Logo

1. Hukuk Dairesi2024/321 E. 2024/4121 K.

Yapay Zeka Özeti

Uyuşmazlık: Vekaletname ile devredilen taşınmazın muvazaalı olarak satıldığı iddiasıyla açılan tapu iptal ve tescil davasında, davalının yemin deliline ilişkin beyanlarının usule uygunluğu.

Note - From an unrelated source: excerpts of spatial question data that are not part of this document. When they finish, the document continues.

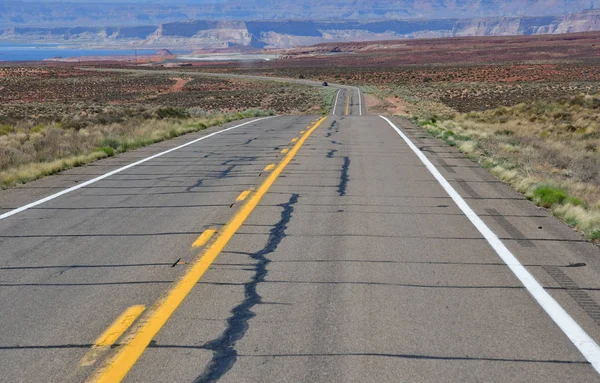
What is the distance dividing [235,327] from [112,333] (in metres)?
0.91

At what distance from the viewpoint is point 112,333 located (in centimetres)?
524

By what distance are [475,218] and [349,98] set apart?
189 feet

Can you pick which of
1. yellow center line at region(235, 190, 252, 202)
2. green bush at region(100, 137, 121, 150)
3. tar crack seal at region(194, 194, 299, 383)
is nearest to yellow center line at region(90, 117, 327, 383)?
tar crack seal at region(194, 194, 299, 383)

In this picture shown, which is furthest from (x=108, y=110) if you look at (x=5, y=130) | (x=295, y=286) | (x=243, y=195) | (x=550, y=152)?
(x=295, y=286)

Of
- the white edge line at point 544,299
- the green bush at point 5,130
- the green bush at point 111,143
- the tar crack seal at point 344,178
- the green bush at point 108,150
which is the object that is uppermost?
the white edge line at point 544,299

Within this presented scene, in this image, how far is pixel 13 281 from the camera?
6.58 m

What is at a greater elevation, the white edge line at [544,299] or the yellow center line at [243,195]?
the white edge line at [544,299]

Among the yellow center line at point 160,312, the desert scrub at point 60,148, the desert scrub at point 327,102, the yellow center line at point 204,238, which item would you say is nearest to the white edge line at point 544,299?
the yellow center line at point 160,312

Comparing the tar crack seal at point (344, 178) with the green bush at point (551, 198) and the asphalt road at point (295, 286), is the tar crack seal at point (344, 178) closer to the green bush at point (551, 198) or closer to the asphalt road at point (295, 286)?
the asphalt road at point (295, 286)

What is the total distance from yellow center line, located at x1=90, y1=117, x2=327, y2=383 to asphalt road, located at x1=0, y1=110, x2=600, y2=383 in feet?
0.07

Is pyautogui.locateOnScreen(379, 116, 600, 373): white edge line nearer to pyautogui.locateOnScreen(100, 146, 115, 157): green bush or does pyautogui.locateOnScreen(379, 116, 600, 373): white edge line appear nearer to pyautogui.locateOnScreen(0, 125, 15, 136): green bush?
pyautogui.locateOnScreen(100, 146, 115, 157): green bush

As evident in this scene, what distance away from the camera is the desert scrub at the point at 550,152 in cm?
1038

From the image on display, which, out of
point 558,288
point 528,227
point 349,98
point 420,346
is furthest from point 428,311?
point 349,98

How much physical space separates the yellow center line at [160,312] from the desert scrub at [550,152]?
4324 mm
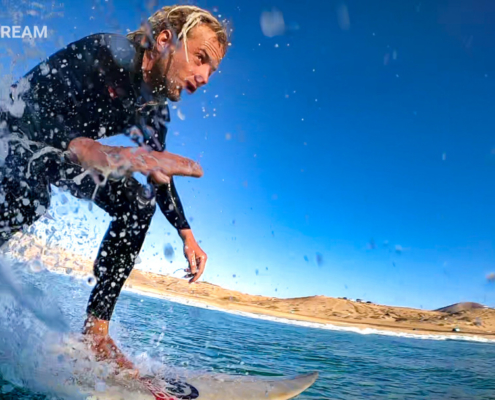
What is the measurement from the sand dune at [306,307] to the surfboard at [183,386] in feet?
2.02

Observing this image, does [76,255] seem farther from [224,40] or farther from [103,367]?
[224,40]

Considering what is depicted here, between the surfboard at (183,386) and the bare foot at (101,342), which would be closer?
the surfboard at (183,386)

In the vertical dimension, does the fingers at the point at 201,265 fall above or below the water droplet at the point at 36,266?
above

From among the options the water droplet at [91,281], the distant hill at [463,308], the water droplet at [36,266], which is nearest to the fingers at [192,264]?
the water droplet at [91,281]

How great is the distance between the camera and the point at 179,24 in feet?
7.02

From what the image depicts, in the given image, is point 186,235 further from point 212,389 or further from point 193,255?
point 212,389

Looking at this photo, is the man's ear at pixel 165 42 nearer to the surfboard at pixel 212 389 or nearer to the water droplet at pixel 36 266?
the water droplet at pixel 36 266

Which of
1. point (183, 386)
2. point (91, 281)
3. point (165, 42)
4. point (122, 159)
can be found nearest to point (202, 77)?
point (165, 42)

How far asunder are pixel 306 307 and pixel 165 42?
55156mm

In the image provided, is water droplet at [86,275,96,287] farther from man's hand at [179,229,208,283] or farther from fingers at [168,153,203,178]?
fingers at [168,153,203,178]

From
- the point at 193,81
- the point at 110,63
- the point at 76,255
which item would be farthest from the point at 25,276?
the point at 193,81

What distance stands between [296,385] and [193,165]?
236 cm

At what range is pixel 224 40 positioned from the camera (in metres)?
2.23

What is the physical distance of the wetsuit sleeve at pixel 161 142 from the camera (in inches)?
94.4
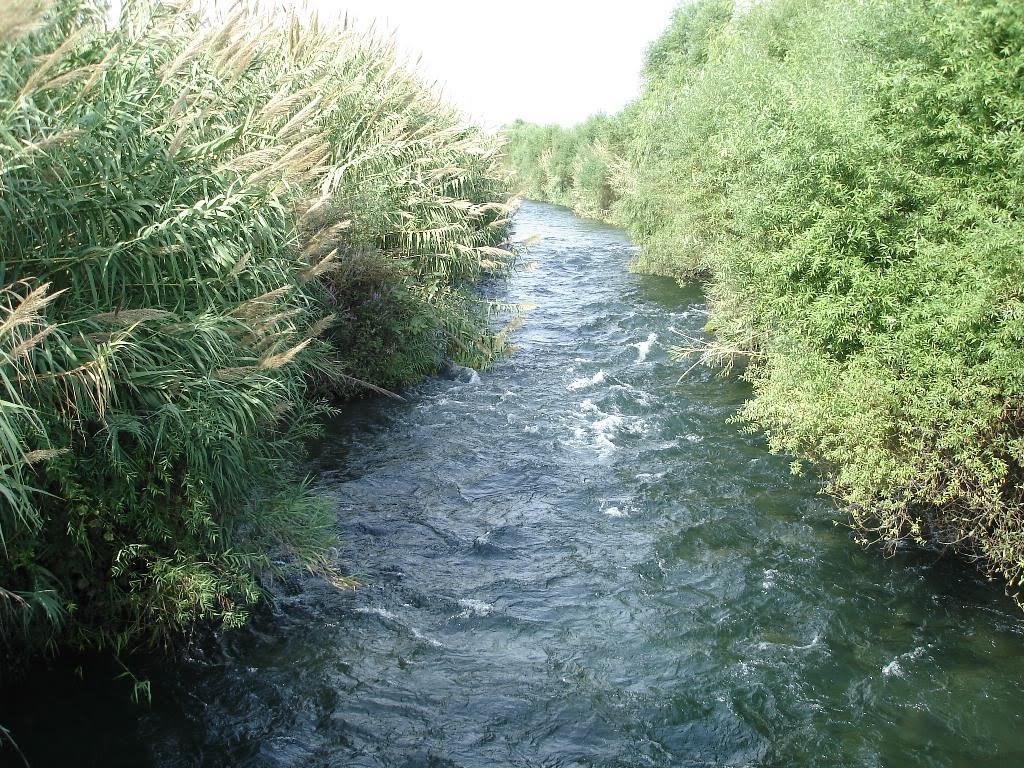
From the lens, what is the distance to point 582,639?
25.3ft

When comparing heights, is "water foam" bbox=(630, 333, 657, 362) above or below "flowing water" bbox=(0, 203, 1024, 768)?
above

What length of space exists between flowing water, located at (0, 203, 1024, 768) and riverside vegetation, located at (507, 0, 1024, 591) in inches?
38.1

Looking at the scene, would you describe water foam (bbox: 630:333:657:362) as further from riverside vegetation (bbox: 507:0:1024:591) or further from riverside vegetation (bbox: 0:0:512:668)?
riverside vegetation (bbox: 0:0:512:668)

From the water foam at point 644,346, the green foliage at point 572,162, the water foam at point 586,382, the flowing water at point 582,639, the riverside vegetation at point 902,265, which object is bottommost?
the flowing water at point 582,639

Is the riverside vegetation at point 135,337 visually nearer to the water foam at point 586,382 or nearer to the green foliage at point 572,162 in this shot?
the water foam at point 586,382

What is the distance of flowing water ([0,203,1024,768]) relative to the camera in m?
6.30

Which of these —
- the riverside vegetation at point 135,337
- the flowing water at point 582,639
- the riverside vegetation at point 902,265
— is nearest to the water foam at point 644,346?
the flowing water at point 582,639

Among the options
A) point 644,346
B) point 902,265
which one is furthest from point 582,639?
point 644,346

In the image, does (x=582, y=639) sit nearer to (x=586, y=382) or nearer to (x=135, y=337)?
(x=135, y=337)

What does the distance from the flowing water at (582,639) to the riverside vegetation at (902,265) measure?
3.18ft

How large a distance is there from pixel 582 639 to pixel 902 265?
5.12 m

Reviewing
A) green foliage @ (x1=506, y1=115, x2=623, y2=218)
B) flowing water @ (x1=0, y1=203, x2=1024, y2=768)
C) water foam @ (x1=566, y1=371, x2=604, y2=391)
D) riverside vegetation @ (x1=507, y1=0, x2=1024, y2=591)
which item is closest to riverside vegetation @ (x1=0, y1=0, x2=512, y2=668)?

Gerekçe ve Sonuç: Vekilin satış bedelini ödediğine dair delil sunulamaması, satış tarihindeki rayiç bedel ile tapudaki bedel arasında fahiş fark bulunması ve davalının vekil ile elbirliği içinde davacıyı zarara uğrattığı hususları gözetilerek, davalının yemin deliline ilişkin temyiz itirazlarının reddine ve istinaf mahkemesinin kararının onanmasına karar verilmiştir.

Karar Metni

"İçtihat Metni"

MAHKEMESİ : İzmir Bölge Adliye Mahkemesi 1. Hukuk Dairesi

SAYISI : 2021/1700 E., 2023/2245 K.

HÜKÜM/KARAR : Kabul/Başvuru Ret

İLK DERECE MAHKEMESİ : Dikili 1. Asliye Hukuk Mahkemesi

SAYISI : 2019/458 E., 2021/177 K.

Taraflar arasındaki tapu iptal ve tescil, olmazsa bedel davasından dolayı yapılan yargılama sonunda İlk Derece Mahkemesince davanın kabulüne karar verilmiştir.

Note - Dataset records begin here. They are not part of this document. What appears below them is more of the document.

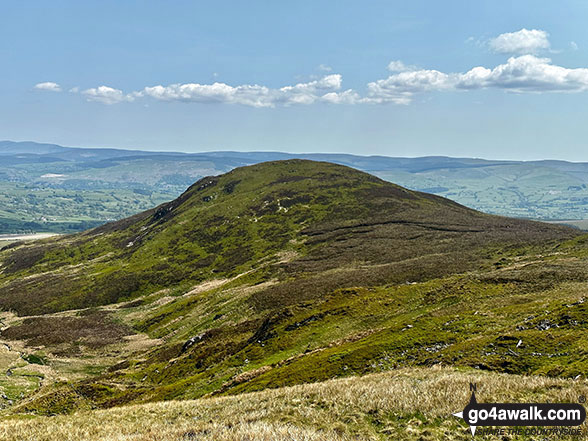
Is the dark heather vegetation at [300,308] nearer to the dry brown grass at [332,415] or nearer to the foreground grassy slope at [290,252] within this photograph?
the foreground grassy slope at [290,252]

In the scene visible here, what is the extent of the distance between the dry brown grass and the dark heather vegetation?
5.65 metres

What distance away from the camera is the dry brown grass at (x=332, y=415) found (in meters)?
16.5

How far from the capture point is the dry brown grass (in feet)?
54.0

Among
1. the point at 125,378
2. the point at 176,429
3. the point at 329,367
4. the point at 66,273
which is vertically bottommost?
the point at 66,273

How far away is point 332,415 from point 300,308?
4271 cm

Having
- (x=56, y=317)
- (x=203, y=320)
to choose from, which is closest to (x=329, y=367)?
(x=203, y=320)

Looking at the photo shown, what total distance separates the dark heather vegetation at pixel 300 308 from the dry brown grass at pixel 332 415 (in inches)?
222

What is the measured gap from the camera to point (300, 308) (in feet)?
203

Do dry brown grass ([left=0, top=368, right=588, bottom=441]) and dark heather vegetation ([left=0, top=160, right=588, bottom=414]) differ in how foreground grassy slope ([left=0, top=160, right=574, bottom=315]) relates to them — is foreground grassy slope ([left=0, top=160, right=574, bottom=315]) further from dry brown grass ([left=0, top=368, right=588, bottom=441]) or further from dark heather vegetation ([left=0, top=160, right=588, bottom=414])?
dry brown grass ([left=0, top=368, right=588, bottom=441])

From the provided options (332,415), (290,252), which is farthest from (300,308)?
(290,252)

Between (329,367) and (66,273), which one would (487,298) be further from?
(66,273)

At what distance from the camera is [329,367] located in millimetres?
35781

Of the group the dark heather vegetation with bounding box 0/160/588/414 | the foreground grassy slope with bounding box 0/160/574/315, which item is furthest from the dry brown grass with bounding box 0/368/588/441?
the foreground grassy slope with bounding box 0/160/574/315

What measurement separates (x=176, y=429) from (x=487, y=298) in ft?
141
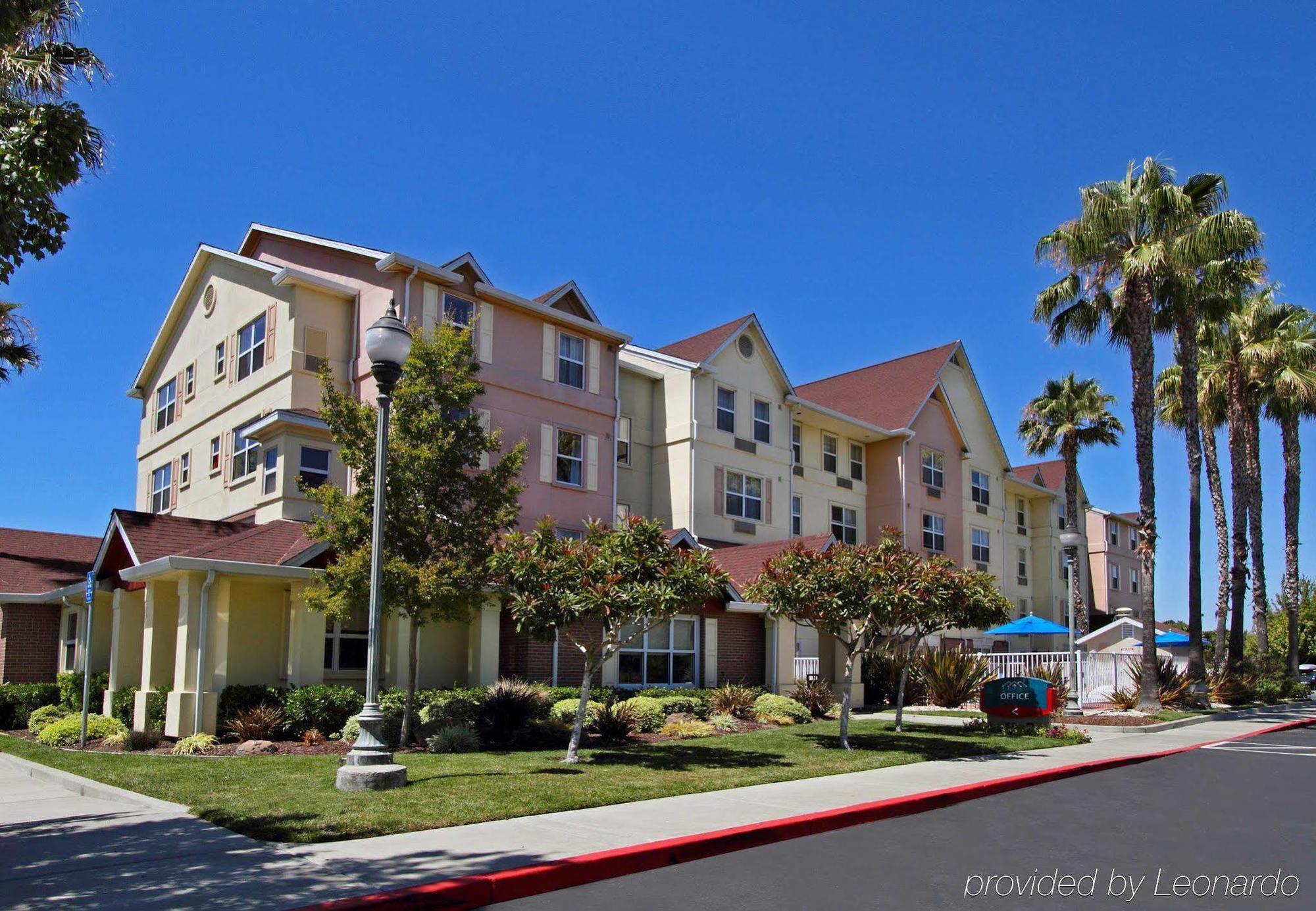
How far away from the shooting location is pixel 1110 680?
31.5 m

Kararın davalı vekili tarafından istinaf edilmesi üzerine, Bölge Adliye Mahkemesi tarafından yapılan inceleme sonucunda, istinaf başvurusunun esastan reddine karar verilmiştir.

Bölge Adliye Mahkemesi kararı davalı vekili tarafından duruşma istekli olarak temyiz edilmekle; kesinlik, süre, temyiz şartı ve diğer usul eksiklikleri yönünden yapılan ön inceleme sonucunda, 04.06.2024 Salı günü duruşma yapılmasına ve duruşma gününün taraflara davetiye ile bildirilmesine karar verilmiştir.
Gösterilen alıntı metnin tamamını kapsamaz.